Don’t be in too much of a hurry though. Information is not available immediately after you submit your tax return. If you e-filed your return, wait until 72 hours after you receive the IRS acknowledgment of receipt of your return. If you filed a paper return by mail, wait at least three to four weeks. After that, generally information will be available for you at the IRS website.
At the www.irs.gov homepage, down the column on the left hand side of the page, you will see multiple entries under the heading “Forms and Publications” and then below that multiple entries under the heading “Online Services.” The first item under “Online Services” is “Check on Your Refund.” This is a link that will take you where you need to go.

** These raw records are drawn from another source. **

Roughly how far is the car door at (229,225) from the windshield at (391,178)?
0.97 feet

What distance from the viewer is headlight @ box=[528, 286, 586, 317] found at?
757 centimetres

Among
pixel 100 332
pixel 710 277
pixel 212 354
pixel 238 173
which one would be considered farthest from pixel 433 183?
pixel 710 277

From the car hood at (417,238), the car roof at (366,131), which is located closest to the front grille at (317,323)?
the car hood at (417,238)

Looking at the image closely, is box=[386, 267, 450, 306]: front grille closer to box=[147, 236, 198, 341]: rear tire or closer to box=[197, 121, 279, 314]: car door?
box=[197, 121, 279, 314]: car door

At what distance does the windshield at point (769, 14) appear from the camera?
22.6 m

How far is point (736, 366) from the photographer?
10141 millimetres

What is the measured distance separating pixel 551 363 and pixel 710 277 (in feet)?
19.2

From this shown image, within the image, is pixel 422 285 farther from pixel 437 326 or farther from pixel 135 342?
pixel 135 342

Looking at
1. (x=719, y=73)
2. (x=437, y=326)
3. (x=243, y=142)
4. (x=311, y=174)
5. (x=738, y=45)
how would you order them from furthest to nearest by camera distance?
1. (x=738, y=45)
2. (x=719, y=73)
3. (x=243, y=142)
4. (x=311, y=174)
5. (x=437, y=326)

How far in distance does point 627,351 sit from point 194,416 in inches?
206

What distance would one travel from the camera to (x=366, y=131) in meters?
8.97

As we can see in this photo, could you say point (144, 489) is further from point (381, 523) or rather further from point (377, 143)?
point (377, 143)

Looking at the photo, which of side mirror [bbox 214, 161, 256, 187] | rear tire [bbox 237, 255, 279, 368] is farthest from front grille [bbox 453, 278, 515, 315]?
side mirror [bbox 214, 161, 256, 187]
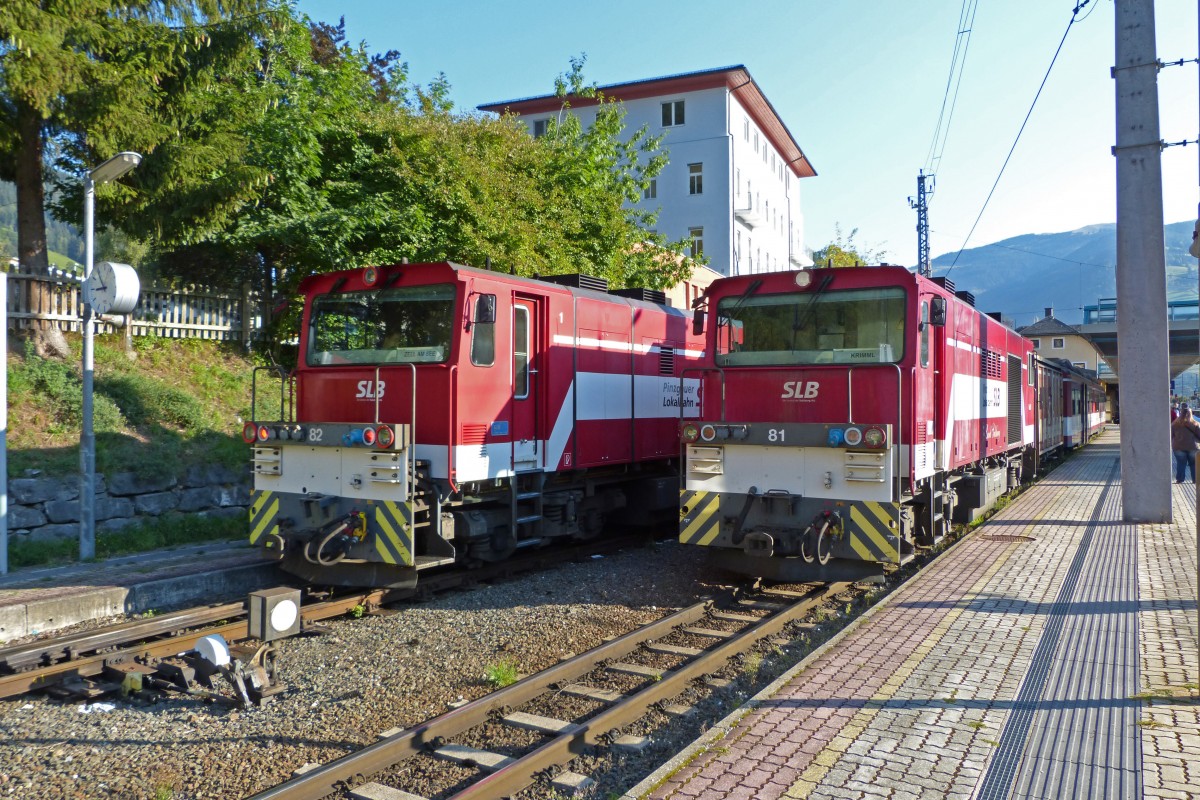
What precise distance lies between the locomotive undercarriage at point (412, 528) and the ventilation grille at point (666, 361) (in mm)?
3163

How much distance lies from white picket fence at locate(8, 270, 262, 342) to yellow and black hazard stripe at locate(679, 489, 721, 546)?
368 inches

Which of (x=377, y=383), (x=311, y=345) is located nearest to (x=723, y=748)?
(x=377, y=383)

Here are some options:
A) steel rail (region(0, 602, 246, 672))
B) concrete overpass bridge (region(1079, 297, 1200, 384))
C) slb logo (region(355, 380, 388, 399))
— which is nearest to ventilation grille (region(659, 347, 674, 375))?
slb logo (region(355, 380, 388, 399))

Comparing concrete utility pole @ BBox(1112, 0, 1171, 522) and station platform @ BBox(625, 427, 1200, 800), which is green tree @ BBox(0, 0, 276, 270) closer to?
station platform @ BBox(625, 427, 1200, 800)

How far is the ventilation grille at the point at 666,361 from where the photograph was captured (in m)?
12.4

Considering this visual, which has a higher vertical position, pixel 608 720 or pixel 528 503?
pixel 528 503

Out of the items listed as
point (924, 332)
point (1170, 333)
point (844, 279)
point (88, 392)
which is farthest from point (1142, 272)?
point (1170, 333)

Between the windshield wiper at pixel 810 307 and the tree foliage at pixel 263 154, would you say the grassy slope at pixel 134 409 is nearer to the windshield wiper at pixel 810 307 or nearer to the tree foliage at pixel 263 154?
the tree foliage at pixel 263 154

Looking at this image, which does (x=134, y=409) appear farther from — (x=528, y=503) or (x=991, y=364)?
(x=991, y=364)

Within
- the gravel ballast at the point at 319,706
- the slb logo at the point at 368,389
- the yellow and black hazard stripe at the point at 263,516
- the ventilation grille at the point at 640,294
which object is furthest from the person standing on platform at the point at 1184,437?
the yellow and black hazard stripe at the point at 263,516

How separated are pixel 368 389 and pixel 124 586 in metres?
2.97

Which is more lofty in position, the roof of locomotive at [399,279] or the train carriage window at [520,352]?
the roof of locomotive at [399,279]

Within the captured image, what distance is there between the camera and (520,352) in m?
9.34

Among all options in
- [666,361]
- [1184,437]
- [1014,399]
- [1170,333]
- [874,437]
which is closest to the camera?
[874,437]
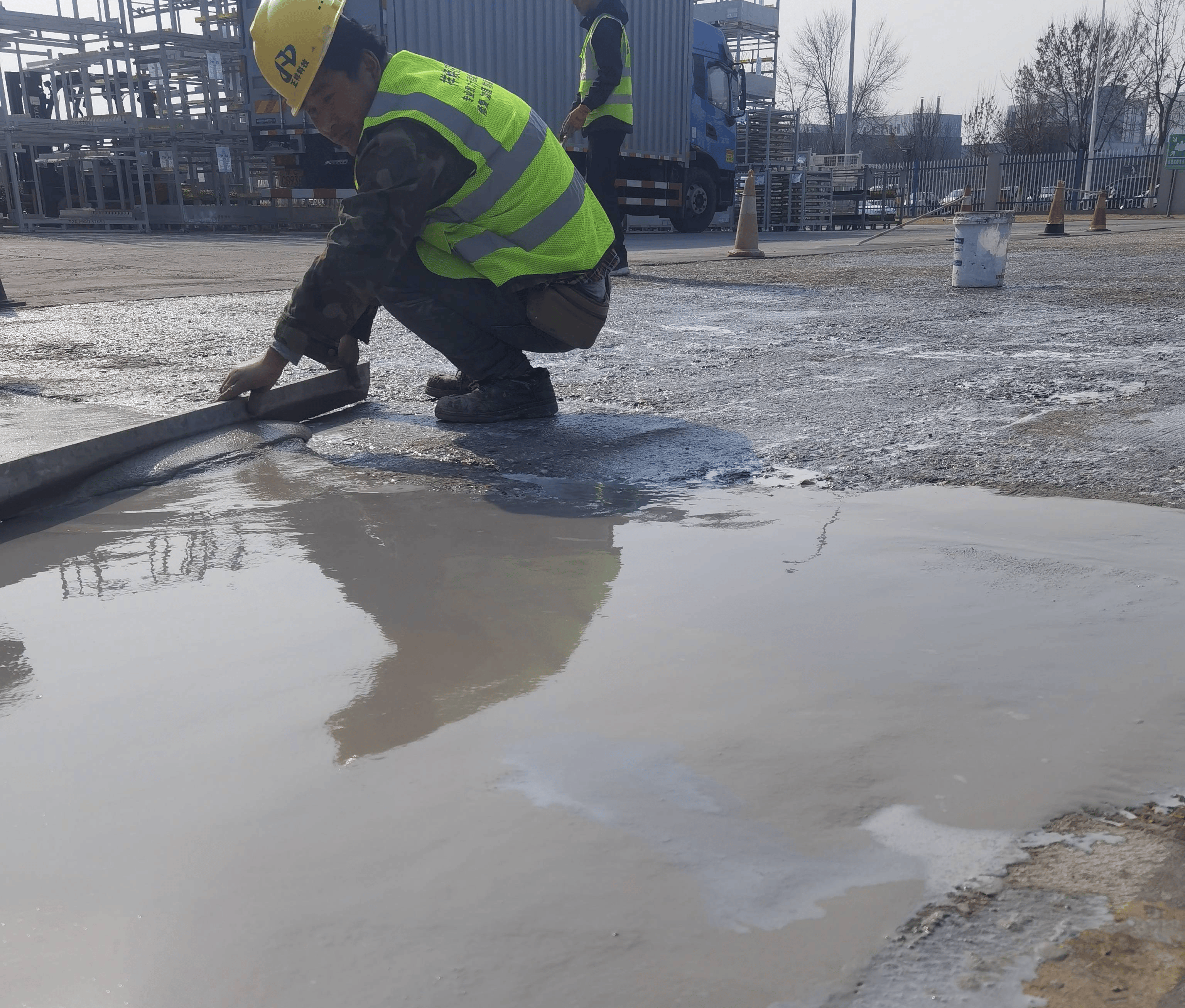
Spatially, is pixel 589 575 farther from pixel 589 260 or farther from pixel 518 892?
pixel 589 260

Alternately, you can type “where’s my refund” in the search box at the top of the page and click “Search,” and that too will direct you to the proper page.
In order to trace your return, the website will ask you for your social security number, your filing status (i.e., individual or joint), and the amount of your expected refund. So be sure to have a copy of your return handy or to contact whoever prepared your taxes for you, because you’ll need to know that exact figure, to the nearest whole dollar.
After filling out this information, click on “Submit” and you’ll be taken to a page that shows the status of your return.
Note that there are some types of returns that cannot be traced in this fashion. This is good only for personal returns; if you need to follow up on a business return you would have to call the IRS. If the refund you’re waiting for is from an amended tax return, you also would have to call the IRS.
The information usually remains available through the website until December for returns filed prior to July. For returns filed in July or later, the information usually remains available until the next year when you file a new return. At any given time, at most what will be available is information on the return for the most recent year. (Which is not necessarily the return you most recently filed, though normally it is. But, for instance, if you filed your 2009 return, and then after that filed your 2008 return late, it’s the 2009 return that you’ll be able to follow up on through the IRS website.)